The number of global consumers using cloud services after the first six months hit more than 375 million, or about three-quarters of the estimated total of 500 million by year-end. While no firm numbers exist to show the extent of the cloud in 2011 because it was relatively new and untested, best estimates put global subscribers then at approximately 150 million. Subscriptions to either free or paid cloud services will continue to climb in the years ahead, jumping to an estimated 625 million next year, and then doubling over the course of four years to reach 1.3 billion by 2017, as shown in the figure below.
“The cloud is a game changer in an age of near-ubiquitous mobile broadband, offering benefits to consumers and cloud service providers alike,” said Jagdish Rebello, Ph.D., director for consumer and communications at IHS. For consumers, cloud services are intended to manage and store user-generated data or purchased content, such as music, ebooks, pictures or videos.

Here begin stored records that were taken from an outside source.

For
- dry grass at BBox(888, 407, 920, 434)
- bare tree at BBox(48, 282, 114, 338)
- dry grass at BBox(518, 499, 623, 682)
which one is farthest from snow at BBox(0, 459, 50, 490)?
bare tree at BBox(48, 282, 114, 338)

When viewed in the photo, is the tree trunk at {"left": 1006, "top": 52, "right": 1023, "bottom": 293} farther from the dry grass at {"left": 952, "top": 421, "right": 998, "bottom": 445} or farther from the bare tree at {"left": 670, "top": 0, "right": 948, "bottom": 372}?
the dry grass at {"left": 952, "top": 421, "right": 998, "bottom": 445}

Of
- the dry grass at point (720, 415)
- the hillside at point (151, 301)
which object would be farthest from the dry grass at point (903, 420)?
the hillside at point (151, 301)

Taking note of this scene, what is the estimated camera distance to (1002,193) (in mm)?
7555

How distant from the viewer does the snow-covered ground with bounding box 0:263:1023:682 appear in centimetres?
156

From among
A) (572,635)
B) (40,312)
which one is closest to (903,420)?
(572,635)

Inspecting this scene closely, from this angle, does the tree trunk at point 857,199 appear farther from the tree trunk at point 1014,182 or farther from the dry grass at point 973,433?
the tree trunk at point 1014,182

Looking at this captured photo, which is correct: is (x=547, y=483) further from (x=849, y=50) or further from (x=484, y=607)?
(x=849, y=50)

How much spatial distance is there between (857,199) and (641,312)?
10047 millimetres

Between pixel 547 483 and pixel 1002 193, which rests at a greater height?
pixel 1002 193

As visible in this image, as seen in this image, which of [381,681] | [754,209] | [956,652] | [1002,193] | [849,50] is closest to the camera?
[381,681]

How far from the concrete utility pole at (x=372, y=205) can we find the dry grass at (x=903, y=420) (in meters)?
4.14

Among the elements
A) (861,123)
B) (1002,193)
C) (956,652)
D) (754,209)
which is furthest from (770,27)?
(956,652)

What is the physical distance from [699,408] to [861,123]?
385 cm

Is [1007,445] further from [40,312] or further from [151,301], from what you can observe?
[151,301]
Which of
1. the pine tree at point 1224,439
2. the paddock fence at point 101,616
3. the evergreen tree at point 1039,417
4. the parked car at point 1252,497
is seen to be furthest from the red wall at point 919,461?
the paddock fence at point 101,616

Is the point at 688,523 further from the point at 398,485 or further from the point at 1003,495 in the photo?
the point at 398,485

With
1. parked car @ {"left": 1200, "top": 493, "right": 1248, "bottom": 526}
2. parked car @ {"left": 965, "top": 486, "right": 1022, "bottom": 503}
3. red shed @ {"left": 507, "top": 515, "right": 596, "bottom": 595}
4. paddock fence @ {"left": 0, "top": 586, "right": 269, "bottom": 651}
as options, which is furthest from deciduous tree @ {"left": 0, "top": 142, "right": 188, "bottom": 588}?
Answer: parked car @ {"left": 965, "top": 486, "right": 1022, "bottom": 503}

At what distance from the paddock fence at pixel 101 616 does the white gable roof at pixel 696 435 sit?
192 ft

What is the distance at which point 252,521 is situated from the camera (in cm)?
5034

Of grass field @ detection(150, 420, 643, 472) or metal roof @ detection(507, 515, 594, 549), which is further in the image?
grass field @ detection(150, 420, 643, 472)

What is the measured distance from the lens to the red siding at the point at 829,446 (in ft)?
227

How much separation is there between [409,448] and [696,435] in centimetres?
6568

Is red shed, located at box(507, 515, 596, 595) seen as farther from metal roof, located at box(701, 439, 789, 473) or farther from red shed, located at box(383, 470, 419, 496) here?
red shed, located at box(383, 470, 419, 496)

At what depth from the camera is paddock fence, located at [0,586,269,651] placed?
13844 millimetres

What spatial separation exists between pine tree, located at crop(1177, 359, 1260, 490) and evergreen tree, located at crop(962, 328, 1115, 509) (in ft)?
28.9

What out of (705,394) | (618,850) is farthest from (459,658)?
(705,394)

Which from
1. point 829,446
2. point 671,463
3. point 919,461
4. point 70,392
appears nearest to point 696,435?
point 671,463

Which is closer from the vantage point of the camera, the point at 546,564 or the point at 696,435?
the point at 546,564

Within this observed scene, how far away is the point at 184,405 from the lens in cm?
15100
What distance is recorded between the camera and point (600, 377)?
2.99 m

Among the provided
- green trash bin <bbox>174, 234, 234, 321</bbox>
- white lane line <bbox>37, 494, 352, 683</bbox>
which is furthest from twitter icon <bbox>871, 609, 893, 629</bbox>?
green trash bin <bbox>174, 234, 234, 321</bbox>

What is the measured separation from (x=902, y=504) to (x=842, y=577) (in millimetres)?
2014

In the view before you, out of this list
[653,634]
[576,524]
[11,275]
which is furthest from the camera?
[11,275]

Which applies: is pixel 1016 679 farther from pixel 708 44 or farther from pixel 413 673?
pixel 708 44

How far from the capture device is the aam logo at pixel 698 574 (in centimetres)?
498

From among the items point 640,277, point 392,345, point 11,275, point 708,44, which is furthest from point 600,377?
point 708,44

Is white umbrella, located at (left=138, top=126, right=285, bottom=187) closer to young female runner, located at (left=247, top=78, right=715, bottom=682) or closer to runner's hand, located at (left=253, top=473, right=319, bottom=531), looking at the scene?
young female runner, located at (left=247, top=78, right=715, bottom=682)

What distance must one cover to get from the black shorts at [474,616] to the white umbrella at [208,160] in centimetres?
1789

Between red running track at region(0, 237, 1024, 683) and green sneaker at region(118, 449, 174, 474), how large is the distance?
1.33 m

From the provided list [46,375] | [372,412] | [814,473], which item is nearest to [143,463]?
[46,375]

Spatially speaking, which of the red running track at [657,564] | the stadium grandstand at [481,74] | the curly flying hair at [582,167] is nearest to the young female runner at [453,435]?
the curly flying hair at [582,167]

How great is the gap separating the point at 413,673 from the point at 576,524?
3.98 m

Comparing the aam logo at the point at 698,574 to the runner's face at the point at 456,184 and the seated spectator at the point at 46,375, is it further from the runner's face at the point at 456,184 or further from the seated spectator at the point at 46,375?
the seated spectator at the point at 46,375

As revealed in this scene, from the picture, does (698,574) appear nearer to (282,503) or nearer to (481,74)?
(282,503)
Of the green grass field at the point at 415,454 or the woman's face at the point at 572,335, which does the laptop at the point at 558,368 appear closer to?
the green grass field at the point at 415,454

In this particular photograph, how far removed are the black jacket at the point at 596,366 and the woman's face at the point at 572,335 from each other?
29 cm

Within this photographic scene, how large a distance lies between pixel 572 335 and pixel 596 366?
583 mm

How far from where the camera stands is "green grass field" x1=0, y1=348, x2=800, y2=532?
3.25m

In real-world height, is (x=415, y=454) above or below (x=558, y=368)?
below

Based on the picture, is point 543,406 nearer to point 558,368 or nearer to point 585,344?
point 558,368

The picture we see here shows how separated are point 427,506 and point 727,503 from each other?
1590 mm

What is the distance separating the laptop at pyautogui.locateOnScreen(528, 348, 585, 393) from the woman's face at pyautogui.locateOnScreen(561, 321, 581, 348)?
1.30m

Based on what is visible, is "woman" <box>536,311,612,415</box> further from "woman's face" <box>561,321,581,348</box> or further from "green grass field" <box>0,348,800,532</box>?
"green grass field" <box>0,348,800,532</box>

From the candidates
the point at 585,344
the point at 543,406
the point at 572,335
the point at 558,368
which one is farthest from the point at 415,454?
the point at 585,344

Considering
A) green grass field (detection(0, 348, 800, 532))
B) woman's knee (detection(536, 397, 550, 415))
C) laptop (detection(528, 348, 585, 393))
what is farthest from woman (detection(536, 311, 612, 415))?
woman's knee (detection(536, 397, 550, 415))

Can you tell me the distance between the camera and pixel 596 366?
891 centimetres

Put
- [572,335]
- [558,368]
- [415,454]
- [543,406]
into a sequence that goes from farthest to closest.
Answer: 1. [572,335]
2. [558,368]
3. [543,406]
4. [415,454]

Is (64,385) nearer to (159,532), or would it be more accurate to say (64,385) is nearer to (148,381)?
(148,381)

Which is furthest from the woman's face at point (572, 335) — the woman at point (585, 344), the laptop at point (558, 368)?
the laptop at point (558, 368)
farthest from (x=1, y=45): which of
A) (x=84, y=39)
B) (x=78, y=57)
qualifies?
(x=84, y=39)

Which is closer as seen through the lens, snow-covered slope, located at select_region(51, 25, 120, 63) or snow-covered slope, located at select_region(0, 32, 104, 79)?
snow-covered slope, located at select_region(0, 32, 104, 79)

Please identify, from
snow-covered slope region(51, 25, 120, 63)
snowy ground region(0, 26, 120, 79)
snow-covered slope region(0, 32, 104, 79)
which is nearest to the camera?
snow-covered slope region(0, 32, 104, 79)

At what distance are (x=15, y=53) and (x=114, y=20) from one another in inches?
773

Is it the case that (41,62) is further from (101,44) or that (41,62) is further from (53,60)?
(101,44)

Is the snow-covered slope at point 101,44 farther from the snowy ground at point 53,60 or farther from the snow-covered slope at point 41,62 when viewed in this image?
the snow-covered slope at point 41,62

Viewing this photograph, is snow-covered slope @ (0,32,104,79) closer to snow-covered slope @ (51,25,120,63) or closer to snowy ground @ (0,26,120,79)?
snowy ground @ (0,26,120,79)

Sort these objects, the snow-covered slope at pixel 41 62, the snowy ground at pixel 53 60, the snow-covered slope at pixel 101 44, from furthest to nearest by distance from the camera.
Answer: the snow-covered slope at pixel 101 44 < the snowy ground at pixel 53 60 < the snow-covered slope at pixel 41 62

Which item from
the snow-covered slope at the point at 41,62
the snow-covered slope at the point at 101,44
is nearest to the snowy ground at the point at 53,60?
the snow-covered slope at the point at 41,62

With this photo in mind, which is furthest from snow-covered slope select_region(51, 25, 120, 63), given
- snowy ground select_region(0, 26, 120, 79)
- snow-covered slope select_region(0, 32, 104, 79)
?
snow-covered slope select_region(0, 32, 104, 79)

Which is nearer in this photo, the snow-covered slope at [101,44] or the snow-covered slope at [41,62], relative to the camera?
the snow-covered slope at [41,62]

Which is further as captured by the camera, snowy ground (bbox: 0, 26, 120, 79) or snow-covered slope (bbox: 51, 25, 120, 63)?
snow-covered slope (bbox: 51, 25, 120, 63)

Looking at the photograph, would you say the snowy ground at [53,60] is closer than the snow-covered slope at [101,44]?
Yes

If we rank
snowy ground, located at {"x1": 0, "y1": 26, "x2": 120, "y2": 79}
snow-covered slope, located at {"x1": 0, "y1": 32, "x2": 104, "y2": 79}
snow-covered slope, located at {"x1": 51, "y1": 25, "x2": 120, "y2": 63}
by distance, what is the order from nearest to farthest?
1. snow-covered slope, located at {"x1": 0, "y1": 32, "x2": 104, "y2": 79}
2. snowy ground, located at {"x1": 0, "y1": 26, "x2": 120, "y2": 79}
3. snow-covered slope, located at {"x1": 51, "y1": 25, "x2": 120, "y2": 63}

The content can then be seamlessly accessed and synced across devices like smartphones, media tablets and PCs. Meanwhile, technology companies are looking at the cloud as a way to generate revenue.”
Technology giants like Apple, Microsoft, Google and Amazon are using their own cloud offerings to sell hardware, content and other cloud storage services. Such services are often provided at the same cost—or below the cost—of equivalent offerings from pure-play cloud storage providers like Dropbox, Mozy, Carbonite and SugarSync.
To compete with the big players, pure-play cloud providers are adopting a freemium model in which they throw in 2 to 5 Gigabytes of cloud storage for free, and then offer tiered pricing plans for higher levels of storage. In many cases, these service providers limit the size of files that can be stored on their storage service.
The business of providing cloud storage can be costly, however. The cloud industry will continue to lose money from pure cloud offerings, IHS believes, and independent providers will find it extremely difficult to remain financially viable. This, in turn, provides mobile network operators with an attractive opportunity to partner with the pure-play providers and to offer differentiated services.
In addition to generating revenue opportunities, cloud services can create stickiness and reduce churn among the customers of mobile operators. Users with large amounts of data stored on an operator’s cloud service are likely to be reluctant to migrate their content to another operator’s cloud service at the end of a contract period because of the hassle involved, so the cloud can be effectively leveraged as a tool to retain customer loyalty.
All told, the winners in the increasingly tight race among mobile providers to entice consumers to their cloud will be those that can offer a personal service supporting diverse mobile devices and computers on their network, with huge revenue growth potentially at stake.